バール・アルベルトのおつまみ

どんなに暑い夏でも、午後5時ともなって少し涼しい風が出てくると、イタリアのバールには食前酒を求めて客がやってくる。この食前酒タイムがわたくしは大好きで・・・いや大好きなはずなのだが、バール・アルベルトで働く午後5時は嫌いである。何故ならストゥッツィキーニ(おつまみ)が全く用意されておらず、バリスタとして恥ずかしい思いでもって接客しなくてはならないからである。

普通はどのバールにも食前酒タイムともなると、ちょっとしたおつまみがカウンターに並ぶもの。(写真下)キッチンのないバールも多いのだが、ポテトチップやナッツ、オリーブなど、乾き物系やスナックでも構わない。大事なのは、必ずちょこっとしたつまみが食前酒には添えられる、ということなのだ)


通常バールやパブはこのつまみを、郊外にある飲食店向きの総合問屋で購入する。ここは一般客の利用は不可で、飲食店に与えられたIDカードを持っている者だけが入店できる仕組みになっている。会計はその都度行うのだが、年度末にはカードごとに1年分の税金が計上されるらしく、それなりに便利なようである。わたくしは以前街のバールやオステリアで和食ディナーを企画したとき、買出しのためオーナーに連れられて入店したことがあるのだが、なかなか面白い場所である。

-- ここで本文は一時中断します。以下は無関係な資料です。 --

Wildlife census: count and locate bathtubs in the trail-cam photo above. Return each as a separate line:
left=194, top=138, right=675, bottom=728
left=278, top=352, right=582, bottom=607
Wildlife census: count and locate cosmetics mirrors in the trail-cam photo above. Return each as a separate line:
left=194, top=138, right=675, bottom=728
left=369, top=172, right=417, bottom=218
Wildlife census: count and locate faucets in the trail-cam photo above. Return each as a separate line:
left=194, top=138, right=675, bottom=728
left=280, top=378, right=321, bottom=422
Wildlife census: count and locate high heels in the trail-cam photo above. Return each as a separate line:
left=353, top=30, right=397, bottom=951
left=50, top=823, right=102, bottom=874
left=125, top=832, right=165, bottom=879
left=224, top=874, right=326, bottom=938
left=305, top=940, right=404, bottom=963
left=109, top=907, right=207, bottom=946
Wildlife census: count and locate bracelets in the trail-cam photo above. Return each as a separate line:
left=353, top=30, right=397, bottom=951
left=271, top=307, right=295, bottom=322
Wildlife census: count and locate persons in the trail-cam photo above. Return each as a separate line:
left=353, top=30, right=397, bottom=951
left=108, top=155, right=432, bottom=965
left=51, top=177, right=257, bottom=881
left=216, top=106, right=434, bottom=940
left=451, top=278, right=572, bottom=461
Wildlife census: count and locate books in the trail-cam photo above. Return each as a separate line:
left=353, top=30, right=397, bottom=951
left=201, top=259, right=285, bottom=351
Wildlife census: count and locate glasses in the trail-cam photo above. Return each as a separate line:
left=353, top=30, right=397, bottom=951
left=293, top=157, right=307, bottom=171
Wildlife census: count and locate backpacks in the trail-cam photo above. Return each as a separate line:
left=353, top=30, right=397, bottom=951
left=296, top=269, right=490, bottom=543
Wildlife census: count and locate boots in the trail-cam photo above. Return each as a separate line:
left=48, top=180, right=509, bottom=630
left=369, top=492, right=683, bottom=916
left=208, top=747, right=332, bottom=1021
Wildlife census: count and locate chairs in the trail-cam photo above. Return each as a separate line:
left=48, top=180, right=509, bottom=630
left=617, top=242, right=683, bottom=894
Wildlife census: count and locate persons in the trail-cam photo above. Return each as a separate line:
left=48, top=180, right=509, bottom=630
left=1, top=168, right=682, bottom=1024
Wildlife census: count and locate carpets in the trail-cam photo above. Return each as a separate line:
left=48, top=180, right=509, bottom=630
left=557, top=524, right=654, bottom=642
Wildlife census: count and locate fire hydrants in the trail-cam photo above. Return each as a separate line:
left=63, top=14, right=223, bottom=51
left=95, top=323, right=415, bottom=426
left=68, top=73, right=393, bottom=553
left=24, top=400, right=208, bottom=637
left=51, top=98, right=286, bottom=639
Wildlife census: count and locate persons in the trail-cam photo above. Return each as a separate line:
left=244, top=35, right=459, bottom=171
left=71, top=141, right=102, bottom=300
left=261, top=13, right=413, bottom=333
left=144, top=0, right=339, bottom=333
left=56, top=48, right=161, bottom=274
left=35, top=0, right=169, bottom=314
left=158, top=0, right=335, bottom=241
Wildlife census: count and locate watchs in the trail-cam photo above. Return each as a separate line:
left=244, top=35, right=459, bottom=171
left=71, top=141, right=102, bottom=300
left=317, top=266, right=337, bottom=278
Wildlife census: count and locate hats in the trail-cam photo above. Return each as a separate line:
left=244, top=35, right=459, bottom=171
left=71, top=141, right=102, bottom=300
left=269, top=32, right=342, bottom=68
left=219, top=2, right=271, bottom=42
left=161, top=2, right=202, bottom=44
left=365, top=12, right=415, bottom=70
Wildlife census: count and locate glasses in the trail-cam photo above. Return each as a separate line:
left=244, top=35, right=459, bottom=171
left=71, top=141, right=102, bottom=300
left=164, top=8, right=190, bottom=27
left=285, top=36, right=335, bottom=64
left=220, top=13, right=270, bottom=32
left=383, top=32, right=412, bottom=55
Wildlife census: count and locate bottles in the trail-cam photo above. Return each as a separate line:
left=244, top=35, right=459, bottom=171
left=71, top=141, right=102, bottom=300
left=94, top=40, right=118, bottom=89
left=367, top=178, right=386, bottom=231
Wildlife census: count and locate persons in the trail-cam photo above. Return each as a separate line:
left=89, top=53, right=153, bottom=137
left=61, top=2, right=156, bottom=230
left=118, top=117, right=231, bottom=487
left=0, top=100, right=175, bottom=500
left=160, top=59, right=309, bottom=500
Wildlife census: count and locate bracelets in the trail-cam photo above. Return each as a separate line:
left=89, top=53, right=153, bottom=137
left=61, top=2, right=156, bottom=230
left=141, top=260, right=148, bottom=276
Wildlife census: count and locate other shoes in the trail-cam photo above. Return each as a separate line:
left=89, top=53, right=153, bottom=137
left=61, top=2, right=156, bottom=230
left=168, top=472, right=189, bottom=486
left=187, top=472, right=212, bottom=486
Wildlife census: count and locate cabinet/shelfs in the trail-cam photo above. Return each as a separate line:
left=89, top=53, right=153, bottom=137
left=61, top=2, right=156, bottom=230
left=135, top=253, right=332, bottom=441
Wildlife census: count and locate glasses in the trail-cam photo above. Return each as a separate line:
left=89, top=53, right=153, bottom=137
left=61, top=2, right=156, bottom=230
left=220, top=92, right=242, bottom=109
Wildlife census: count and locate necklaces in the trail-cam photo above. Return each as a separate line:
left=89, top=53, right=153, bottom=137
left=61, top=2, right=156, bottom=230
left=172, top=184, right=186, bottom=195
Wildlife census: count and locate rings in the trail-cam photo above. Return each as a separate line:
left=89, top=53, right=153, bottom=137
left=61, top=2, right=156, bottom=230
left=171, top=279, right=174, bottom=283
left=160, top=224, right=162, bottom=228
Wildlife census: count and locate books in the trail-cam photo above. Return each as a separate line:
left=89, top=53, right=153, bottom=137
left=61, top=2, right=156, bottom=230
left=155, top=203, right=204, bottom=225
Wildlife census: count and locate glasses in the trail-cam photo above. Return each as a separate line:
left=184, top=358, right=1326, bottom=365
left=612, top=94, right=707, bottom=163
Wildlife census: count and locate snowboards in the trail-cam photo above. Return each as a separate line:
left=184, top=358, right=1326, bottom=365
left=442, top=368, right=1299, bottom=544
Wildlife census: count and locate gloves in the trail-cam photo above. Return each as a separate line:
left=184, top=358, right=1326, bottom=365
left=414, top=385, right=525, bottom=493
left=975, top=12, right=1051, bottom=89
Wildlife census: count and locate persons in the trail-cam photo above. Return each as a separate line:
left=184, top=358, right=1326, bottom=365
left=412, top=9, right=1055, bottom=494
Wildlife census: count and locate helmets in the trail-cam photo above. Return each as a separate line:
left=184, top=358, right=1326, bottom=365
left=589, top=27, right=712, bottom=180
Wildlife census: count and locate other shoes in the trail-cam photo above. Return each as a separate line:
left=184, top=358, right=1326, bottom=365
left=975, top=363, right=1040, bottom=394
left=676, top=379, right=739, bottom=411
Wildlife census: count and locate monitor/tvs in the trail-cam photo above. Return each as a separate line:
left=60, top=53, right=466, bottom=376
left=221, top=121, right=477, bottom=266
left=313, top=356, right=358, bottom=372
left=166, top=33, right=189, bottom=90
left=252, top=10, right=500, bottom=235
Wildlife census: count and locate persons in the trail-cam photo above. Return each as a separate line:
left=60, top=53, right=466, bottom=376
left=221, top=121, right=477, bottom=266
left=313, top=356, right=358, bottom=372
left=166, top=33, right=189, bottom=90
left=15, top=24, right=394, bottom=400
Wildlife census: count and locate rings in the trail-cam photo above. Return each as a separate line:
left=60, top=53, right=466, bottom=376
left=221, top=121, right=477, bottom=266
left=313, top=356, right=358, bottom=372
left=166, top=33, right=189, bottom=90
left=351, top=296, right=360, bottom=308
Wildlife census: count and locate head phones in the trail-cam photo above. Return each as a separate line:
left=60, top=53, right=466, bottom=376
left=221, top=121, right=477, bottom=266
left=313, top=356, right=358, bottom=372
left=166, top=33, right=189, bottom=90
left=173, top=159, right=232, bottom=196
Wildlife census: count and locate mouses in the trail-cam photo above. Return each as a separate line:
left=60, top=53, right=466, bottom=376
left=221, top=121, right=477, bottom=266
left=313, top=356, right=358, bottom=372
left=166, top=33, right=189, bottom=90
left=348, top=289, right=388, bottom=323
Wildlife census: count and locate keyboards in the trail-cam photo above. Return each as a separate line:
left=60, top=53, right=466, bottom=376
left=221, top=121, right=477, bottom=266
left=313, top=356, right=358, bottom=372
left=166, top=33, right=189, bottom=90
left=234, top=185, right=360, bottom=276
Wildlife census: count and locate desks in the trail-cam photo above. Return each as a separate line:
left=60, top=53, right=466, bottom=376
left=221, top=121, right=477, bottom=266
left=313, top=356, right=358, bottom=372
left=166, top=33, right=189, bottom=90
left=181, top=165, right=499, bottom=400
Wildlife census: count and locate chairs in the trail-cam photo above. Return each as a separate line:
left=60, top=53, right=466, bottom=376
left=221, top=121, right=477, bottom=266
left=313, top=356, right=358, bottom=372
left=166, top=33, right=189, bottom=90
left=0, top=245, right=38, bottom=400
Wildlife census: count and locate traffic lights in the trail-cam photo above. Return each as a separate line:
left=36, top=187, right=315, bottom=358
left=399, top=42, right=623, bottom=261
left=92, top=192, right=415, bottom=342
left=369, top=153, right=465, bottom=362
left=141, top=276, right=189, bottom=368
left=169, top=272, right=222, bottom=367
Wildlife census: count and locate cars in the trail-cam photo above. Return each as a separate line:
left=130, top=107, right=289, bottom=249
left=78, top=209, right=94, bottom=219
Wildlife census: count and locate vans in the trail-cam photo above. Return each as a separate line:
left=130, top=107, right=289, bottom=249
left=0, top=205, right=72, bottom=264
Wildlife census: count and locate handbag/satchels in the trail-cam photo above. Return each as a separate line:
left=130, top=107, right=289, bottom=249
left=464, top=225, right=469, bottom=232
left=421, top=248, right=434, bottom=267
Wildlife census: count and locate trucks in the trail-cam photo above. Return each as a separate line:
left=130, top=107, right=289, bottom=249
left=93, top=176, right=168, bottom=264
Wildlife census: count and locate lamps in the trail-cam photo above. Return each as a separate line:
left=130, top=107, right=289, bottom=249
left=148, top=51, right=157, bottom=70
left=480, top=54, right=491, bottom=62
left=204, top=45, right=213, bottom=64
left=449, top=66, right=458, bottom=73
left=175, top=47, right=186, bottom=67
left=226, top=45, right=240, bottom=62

食材だけでなく、無限にあるグラスや食器、チャイニーズレストラン用の箸も揃っている。食器洗浄機などの機器類、テーブルクロスやナフキン、トイレ用品・・・飲食店に必要なものなら何でもあるのだ。

ミラノのスタイリッシュなバールならともかく、ペルージャのような田舎では小道具に個性を出そうとする店主は少ない。とりあえず機能すれば、安ければ、ということで、殆どの店主はこういった問屋を利用する。従って街中のバールが似たり寄ったりの趣になるのであろう。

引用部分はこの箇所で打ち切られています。